There has been much discussion recently of creating additional measures of international development cooperation, starting with the so-called Total Official Support for Sustainable Development, or TOSSD, which has been spearheaded by the Development Assistance Committee (DAC) of the Organization for Economic Co-operation and Development (OECD) (See Box 1). The DAC oversees the production of statistics on official development assistance (ODA), and the committee is now proposing to also measure the full array of officially-supported development finance that contributes to the 2030 Agenda for sustainable development. Encouragingly, as the new definition promises to have far-reaching implications, the process to formalize TOSSD has included an open, inclusive, and transparent discussion, as agreed to in the Addis Ababa Action Agenda.
The main innovations being proposed by the OECD would recognize the value of resources supporting development enablers or addressing global challenges.

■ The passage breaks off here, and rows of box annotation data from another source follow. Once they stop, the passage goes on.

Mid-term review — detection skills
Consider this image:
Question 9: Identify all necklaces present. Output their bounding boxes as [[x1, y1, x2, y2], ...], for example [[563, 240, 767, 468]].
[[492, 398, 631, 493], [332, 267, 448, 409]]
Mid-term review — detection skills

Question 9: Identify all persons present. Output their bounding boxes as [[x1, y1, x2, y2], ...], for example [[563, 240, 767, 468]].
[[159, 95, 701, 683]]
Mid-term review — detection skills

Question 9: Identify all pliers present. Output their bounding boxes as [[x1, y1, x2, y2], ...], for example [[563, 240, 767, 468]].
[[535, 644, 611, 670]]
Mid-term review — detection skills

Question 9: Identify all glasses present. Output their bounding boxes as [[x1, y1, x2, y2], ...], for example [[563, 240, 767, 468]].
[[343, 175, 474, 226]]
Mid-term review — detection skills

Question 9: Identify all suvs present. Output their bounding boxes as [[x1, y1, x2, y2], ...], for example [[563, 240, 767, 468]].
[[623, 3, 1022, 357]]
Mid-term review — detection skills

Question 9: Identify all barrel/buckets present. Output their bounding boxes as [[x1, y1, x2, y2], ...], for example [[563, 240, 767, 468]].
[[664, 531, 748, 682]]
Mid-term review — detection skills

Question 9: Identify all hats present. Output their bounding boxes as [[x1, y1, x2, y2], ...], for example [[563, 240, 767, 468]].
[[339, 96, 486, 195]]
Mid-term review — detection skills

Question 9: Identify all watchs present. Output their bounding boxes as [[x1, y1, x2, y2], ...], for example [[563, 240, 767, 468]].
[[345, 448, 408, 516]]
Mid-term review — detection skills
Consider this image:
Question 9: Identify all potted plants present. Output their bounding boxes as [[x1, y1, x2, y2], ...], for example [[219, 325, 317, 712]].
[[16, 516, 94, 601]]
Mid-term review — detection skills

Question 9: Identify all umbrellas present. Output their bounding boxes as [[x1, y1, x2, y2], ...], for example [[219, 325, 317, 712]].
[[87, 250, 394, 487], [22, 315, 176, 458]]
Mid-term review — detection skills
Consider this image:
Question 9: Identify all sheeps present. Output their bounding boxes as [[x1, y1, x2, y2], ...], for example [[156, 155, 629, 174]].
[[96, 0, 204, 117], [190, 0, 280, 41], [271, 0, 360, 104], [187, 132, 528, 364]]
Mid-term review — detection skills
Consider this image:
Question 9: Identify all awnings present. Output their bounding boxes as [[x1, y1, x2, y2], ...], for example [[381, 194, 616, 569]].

We have briefly contributed to this debate and suggested among other things that spending on global public goods should be included, but that the definition of such goods should be bounded sensibly; that it is vital to measure South-South cooperation properly by expanding coverage of reporting countries and by valuing it, if possible, according to outcomes instead of costs; and that since the new measure should support the Sustainable Development Goals (SDGs), those tracking it should have the necessary legitimacy to do so. We also suggested a different, simpler name: International Development Contributions (IDC).
However, in this note we step back from normative debates of what should be included or excluded from TOSSD/IDC and instead explore the practical challenges of measurement. Part of the reason for stepping back is that, outside a diehard group of United Nations and DAC experts perhaps, it is not obvious that there is any major political constituency that is particularly keen to hear the details of this story. Most are more interested in the big picture trends and, indeed, we have found it surprising to see how little is understood about non-ODA flows, despite acknowledgement that these will be critical to achieving the SDGs. The demand for a better system of measurement of international development contributions therefore needs to be created and arguing the finer definitional points, or about who should be in charge of the housekeeping, will not do that. It may even stand in the way.
So for this reason, it’s important to break down the argument for new measurement techniques as simply as possible: If useful information can be provided relatively cheaply, then there is a strong case to make it accessible and improve the transparency of development cooperation. On the other hand, if a large new statistical exercise is required, the cost-benefit calculus becomes more complex.
We find that there are already several ways to improve the understanding of the broad patterns of global development cooperation, but that the data must be drawn from alternative sources. This raises issues of how information is compared between sources because each may differ in how they collect and sort data. In some cases, we find striking differences between organizations in their estimates of the same variable. Even after acknowledging that differences in fiscal years, exchange rates, and other statistical techniques mean that identical estimates from different organizations should not be expected, the order-of-magnitude differences suggest that improvements in statistical quality is at least as important as refinements in the coverage of data (more countries, private philanthropy) and the concepts of what to include (guarantees, public goods).